(Task set):
- A) In the passage on the Aquilegia oxysepala columbine, copy the stretch from "Aquilegia oxysepala is a species" through "20 mm long." word for word.
- B) Put this sentence from the Aquilegia oxysepala passage into Spanish: "The nectar spurs are purple and strongly hooked, reaching approximately 20 mm long."
- C) Write the next part of the passage on the Aquilegia oxysepala columbine, picking up after its final sentence.

***** Document passage

Species of flowering plant

Aquilegia oxysepala is a perennial flowering plant species in the genus Aquilegia (columbine) in the family Ranunculaceae. It is native to East Asia, with a range extending from southeastern Siberia to Japan. It produces purple and yellow flowers that bloom for three weeks in May. The plant has been used medicinally in China for thousands of years, while modern scientific research has determined that its extract has limited antioxidant qualities.

==Description==

An Aquilegia oxysepala flower

Aquilegia oxysepala is a species of herbaceous, perennial flowering plant in the family Ranunculaceae (buttercups). A. oxysepala plants flower in May with blooms that last three weeks. Columbines possess flowers that generally have five sepals and five petals. Each petal of Aquilegia typically comprises a broad portion protruding forward, known as a blade, and an elongated structure protruding backwards, known as a nectar spur. The spurs contain the nectar of the flower. On A. oxysepala plants, the purple sepals each possess an ovate-lanceolate shape which comes to an acute tip. The sepals range between 20 mm and 30 mm in length. Each petal's blade is pale yellow to yellowish white, measuring 10 mm to 13 mm long. The nectar spurs are purple and strongly hooked, reaching approximately 20 mm long.

**********
***** Data

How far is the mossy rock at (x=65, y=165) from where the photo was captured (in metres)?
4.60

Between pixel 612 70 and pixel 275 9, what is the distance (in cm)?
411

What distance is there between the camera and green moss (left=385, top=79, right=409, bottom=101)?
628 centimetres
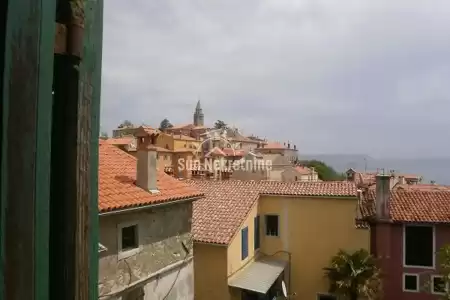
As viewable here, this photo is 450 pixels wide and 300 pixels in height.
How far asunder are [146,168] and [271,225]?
9.35 m

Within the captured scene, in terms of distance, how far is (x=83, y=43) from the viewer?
4.22 ft

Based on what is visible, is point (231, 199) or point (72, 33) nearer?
point (72, 33)

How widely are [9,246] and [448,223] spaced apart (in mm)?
18636

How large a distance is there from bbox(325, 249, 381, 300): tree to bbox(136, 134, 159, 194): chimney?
918 centimetres

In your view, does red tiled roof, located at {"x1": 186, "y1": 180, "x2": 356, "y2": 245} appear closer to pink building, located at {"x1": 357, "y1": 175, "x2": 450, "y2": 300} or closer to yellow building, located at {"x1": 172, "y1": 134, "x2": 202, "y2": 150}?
pink building, located at {"x1": 357, "y1": 175, "x2": 450, "y2": 300}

**********

(Expected responses):
- A)
Aquilegia oxysepala is a species of herbaceous, perennial flowering plant in the family Ranunculaceae (buttercups). A. oxysepala plants flower in May with blooms that last three weeks. Columbines possess flowers that generally have five sepals and five petals. Each petal of Aquilegia typically comprises a broad portion protruding forward, known as a blade, and an elongated structure protruding backwards, known as a nectar spur. The spurs contain the nectar of the flower. On A. oxysepala plants, the purple sepals each possess an ovate-lanceolate shape which comes to an acute tip. The sepals range between 20 mm and 30 mm in length. Each petal's blade is pale yellow to yellowish white, measuring 10 mm to 13 mm long. The nectar spurs are purple and strongly hooked, reaching approximately 20 mm long.

- B) Los espolones nectaríferos son morados y muy ganchudos, y alcanzan aproximadamente 20 mm de largo.

- C)
The morphology of A. oxysepala is substantially similar to that of A. vulgaris. The purple and yellow coloration and acute terminuses of the sepals and staminodes on A. oxysepala are diagnostic in differentiating it from A. vulgaris. The seeds are approximately 2 mm long with shiny black surfaces. Aquilegia species generally demonstrate a significant degree of interfertility, permitting hybridization. However, research had determined that A. oxysepala and the fellow Asian columbine A. viridiflora do not hybridize with North American Aquilegia.

Polyphenols, primarily flavonoids, are the main component of hydroethanolic extract from A. oxysepala. These compounds function as antioxidants. A study of A. oxysepala extract found it has a good scavenging effect on DPPH, superoxide anion, and hydroxyl radicals, but a poor scavenging capacity towards hydrogen peroxide. For all these, ascorbic acid has a superior scavenging effect to the extract.

==Taxonomy==
Aquilegia oxysepala was first described and given its binomial name in 1856 by the German–Russian botanists Ernst Rudolf von Trautvetter and Carl Anton von Meyer. The type locality is described as "Udskoi", located in eastern Siberia. The specific name oxysepala translates from Greek to "acute sepals" or "sharp sepals".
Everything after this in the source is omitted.